Does anyone have a top turret assembly and cockpit hood with glass? I had just finished painting these when my dog decided to eat them. 
Any ideas or help would greatly appreciated. Looking to buy if you have these parts.


----------



## Donivanp (Feb 15, 2021)

Cloath said:


> Does anyone have a top turret assembly and cockpit hood with glass? I had just finished painting these when my dog decided to eat them.
> Any ideas or help would greatly appreciated. Looking to buy if you have these parts.


No, you used that excuse in school. You have to come up with a different one for models.

Reactions: Funny Funny:
2 | Like List reactions


----------



## Donivanp (Feb 15, 2021)

Where are you located?


----------



## Airframes (Feb 16, 2021)

Should be able to request them online from Revell, USA or Revell Germany / UK.


----------



## Wurger (Feb 16, 2021)

What about the dog?


----------



## Donivanp (Feb 16, 2021)

Wurger said:


> What about the dog?


I mean you could follow it around!


----------



## Crimea_River (Feb 16, 2021)

Maybe dog shit is discovered to be the new Future!

Reactions: Funny Funny:
1 | Like List reactions


----------



## Cloath (Feb 16, 2021)

Donivanp said:


> Where are you located?


College Park Georgia


----------



## Cloath (Feb 16, 2021)

Wurger said:


> What about the dog?


English Bulldog named Biggles. He eats everything including plastic parts


----------



## Donivanp (Feb 16, 2021)

Well that's nice. Eighth AF B-17 gets eaten by the English. Great headline! The poop is a new idea for weathering.

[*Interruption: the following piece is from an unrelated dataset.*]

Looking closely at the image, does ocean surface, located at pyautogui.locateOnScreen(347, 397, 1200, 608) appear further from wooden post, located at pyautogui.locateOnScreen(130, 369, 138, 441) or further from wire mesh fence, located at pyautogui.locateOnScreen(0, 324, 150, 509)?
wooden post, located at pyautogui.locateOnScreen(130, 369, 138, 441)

I had an an English Springer that did the same thing. Something seems to be going on with English dogs eating plastic? Down one each Monogram F-106 (I refuse to call a Monogram a Revell).

All kidding aside I'd look at Terry's input. Go up online to Revell.com and you may have to go to Revell Germany and look for replacement parts section.


----------



## fubar57 (Feb 16, 2021)

Spare parts service – Revell GmbH


----------



## bdefen (Feb 16, 2021)

The old saying used to be, "He was shaking like a dog sh*tting peach pits". Now it's, "He was shaking like Biggles sh*tting bomber turrets"......I like it!!

Reactions: Like Like:
1 | Funny Funny:
2 | Like List reactions


----------



## Wurger (Feb 16, 2021)

Cloath said:


> English Bulldog named Biggles. He eats everything including plastic parts



Anyway , I hope it is still alive.


----------



## Cloath (Feb 17, 2021)

Donivanp said:


> Well that's nice. Eighth AF B-17 gets eaten by the English. Great headline! The poop is a new idea for weathering.
> 
> I had an an English Springer that did the same thing. Something seems to be going on with English dogs eating plastic? Down one each Monogram F-106 (I refuse to call a Monogram a Revell).
> 
> All kidding aside I'd look at Terry's input. Go up online to Revell.com and you may have to go to Revell Germany and look for replacement parts section.



Thanks. Will do.


----------